Supplied data:
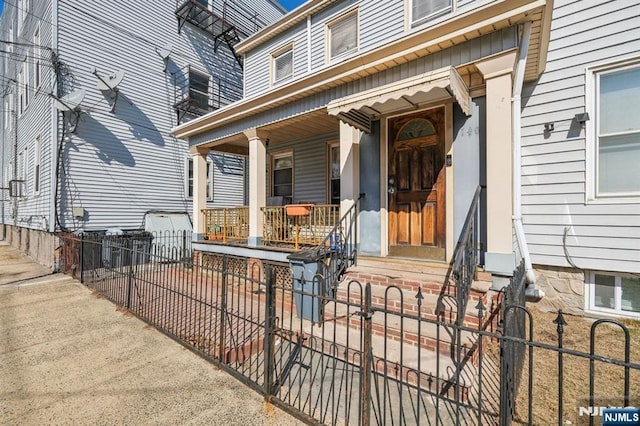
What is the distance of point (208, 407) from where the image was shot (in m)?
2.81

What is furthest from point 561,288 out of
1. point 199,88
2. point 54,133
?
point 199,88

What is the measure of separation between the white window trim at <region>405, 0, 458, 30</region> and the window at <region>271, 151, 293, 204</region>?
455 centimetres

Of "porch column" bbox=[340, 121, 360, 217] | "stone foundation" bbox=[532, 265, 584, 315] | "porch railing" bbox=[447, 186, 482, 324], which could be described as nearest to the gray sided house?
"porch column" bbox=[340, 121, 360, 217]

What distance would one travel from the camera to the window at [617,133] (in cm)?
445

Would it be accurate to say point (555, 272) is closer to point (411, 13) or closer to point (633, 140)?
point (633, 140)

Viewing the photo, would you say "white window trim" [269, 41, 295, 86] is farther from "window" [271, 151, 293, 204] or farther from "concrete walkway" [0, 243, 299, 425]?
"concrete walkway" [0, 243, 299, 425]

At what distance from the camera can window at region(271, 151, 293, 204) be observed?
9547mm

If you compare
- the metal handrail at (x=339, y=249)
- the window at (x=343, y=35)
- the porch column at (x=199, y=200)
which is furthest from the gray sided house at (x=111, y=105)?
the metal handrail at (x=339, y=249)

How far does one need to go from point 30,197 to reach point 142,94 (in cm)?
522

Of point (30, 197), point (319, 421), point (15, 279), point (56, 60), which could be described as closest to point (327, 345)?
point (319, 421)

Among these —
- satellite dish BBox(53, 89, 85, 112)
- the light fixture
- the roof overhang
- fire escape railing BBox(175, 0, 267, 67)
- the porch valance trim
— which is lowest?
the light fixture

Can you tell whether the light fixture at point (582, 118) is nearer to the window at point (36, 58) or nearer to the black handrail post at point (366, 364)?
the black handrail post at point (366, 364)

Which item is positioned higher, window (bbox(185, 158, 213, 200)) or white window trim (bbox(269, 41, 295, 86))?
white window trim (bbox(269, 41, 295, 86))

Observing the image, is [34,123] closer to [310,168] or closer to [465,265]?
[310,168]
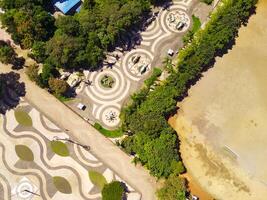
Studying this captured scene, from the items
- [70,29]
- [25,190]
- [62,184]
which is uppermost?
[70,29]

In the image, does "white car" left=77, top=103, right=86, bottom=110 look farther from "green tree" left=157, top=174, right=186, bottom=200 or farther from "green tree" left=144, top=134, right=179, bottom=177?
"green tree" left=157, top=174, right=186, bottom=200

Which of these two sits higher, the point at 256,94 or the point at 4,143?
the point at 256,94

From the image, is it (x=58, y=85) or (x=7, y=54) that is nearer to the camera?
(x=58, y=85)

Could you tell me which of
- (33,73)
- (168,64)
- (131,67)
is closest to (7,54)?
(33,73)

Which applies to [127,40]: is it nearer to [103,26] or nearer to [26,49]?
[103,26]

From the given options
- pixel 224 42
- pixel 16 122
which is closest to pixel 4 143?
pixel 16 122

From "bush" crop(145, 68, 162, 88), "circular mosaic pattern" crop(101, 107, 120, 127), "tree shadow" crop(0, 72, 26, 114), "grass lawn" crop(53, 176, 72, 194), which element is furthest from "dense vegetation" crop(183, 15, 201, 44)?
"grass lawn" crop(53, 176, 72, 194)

==

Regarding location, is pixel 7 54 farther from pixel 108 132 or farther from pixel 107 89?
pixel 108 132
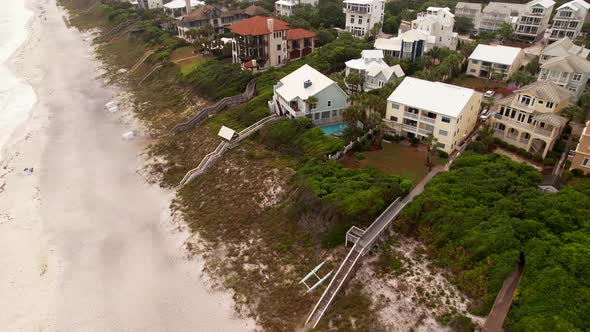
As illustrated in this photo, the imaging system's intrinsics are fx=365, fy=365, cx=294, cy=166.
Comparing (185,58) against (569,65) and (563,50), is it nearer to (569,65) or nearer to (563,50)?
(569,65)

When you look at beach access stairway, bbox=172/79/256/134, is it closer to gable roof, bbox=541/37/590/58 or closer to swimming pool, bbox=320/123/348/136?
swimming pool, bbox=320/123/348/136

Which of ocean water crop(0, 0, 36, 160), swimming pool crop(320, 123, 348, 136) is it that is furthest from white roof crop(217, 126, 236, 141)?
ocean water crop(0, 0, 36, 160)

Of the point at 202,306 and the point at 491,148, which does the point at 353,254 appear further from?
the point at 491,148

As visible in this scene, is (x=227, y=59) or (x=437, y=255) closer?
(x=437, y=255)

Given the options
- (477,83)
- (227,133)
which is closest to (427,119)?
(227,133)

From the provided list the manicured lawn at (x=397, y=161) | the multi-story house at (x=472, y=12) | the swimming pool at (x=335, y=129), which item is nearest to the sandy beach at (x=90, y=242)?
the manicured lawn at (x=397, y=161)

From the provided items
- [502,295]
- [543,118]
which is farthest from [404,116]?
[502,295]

Problem requirements: Output each line of the items above that contains the string "ocean".

In response:
Which of ocean water crop(0, 0, 36, 160), swimming pool crop(320, 123, 348, 136) is it that is furthest from white roof crop(217, 126, 236, 141)?
ocean water crop(0, 0, 36, 160)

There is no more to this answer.